Antes de morir, Kafka pidió a su amigo que incinerara todos sus papeles. Brod afortunadamente lo desobedeció. Virgilio también en su lecho de muerte pidió que se quemara la Eneida. Según Lionel Trilling, “a menudo he pensado en el dilema de Brod y nunca he podido sino concluir que hizo lo correcto al resolverlo como lo hizo”. Brod preservó los papeles inéditos –narraciones, diarios, cartas, aforismos– de su amigo y huyó con ellos a Palestina antes de que llegaran los nazis a Praga.
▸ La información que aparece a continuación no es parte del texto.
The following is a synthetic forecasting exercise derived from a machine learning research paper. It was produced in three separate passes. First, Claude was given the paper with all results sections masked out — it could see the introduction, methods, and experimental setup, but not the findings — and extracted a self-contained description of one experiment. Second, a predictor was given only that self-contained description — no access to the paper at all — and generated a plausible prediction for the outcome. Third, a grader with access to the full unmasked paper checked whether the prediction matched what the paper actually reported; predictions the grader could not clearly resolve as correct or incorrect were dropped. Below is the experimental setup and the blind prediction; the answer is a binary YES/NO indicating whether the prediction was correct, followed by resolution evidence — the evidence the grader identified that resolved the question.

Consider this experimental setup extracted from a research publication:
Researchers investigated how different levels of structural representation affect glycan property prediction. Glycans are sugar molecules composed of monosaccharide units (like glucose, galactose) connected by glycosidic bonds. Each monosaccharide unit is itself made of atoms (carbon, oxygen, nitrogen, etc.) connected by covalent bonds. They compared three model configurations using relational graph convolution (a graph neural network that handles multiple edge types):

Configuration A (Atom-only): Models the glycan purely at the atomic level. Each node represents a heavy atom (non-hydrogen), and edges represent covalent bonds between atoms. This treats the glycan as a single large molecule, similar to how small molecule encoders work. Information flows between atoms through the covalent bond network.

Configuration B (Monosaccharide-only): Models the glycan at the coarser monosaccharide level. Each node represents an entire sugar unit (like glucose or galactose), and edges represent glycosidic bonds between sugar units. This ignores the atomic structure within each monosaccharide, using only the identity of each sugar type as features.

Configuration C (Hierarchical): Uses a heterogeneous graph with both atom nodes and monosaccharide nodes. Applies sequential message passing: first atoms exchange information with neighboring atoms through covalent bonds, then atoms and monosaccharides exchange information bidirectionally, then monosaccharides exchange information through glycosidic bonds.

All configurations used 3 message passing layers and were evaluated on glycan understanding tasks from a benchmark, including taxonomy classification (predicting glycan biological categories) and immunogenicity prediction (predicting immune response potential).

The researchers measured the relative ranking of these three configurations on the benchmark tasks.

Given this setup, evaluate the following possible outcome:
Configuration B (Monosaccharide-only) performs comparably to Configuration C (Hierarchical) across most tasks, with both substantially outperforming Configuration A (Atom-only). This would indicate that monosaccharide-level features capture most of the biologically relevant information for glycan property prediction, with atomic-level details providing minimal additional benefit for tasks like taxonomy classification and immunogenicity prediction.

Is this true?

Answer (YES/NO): NO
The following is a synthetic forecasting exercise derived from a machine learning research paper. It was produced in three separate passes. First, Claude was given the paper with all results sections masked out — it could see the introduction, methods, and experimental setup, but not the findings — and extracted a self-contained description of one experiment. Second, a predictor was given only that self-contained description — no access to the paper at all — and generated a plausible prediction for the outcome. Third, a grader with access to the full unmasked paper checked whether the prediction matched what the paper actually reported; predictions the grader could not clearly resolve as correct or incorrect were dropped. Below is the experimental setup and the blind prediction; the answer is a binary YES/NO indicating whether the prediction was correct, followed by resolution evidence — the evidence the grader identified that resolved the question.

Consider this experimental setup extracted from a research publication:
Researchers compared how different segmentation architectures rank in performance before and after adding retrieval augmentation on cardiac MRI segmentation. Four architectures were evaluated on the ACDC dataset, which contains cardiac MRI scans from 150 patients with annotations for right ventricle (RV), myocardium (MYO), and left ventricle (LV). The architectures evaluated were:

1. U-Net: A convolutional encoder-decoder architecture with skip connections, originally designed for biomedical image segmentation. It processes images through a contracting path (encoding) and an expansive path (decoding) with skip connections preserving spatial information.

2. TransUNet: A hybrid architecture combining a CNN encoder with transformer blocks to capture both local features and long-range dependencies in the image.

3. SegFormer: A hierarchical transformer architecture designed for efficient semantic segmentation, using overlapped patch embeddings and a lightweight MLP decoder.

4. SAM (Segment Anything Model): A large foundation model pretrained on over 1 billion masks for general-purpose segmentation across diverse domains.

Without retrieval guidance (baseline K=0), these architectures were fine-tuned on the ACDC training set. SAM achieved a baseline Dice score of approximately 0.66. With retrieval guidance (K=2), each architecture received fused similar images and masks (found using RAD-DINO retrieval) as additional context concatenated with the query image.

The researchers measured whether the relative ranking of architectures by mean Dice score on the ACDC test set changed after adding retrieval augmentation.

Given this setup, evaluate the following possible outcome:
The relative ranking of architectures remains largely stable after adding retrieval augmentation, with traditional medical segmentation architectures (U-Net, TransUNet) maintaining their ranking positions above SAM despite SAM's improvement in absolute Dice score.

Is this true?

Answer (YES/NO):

La historia que quiero contar es la de sus escritos póstumos: quién y cómo los conservaron, cómo fue que comenzaron a aparecer en subastas millonarias en todo el mundo, quién decidió qué publicar y qué censurar, cómo fue que el destino de esos textos terminó en un proceso judicial en Israel que se prolongó durante décadas, cómo fue que en esa larga sucesión de juicios se enfrentaron alemanes (el Archivo de Literatura Alemana de Marbach) y judíos (la Biblioteca Nacional de Jerusalén) y cómo ese largo litigio sacó a la luz antiguas y poderosas vindicaciones nacionales y nacionalistas. ¿De quién era Kafka, de quién sus papeles póstumos? ¿Pertenecía a la cultura alemana en la cual se crio? ¿Sus documentos eran propiedad del Estado de Israel que se formó mucho después de que Kafka hubiera muerto? ¿Eran de Eva Hoffe, la hija de la secretaria de Max Brod? ¿Cómo es que uno de los más grandes legados literarios del siglo XX pasó años sepultado en Tel Aviv en un departamento poblado de ratas y cucarachas? ¿Cómo gran parte de sus papeles terminó en varias cajas de seguridad en Zúrich, Suiza? ¿De quién son hoy esos escritos? ¿Se pueden consultar? ¿Cómo fue posible que escalara a disputa internacional el destino de los papeles del escritor al que menos le importó la propiedad y la pertenencia? ¿Por qué se volvieron centrales para la humanidad los textos de un fracasado autor praguense que solo quería anularse y desaparecer? ¿Cómo es que la angustia, la orfandad, la conciencia de la opresión, se volvieron los símbolos literarios del hombre moderno? Esta es la historia que me propongo contar.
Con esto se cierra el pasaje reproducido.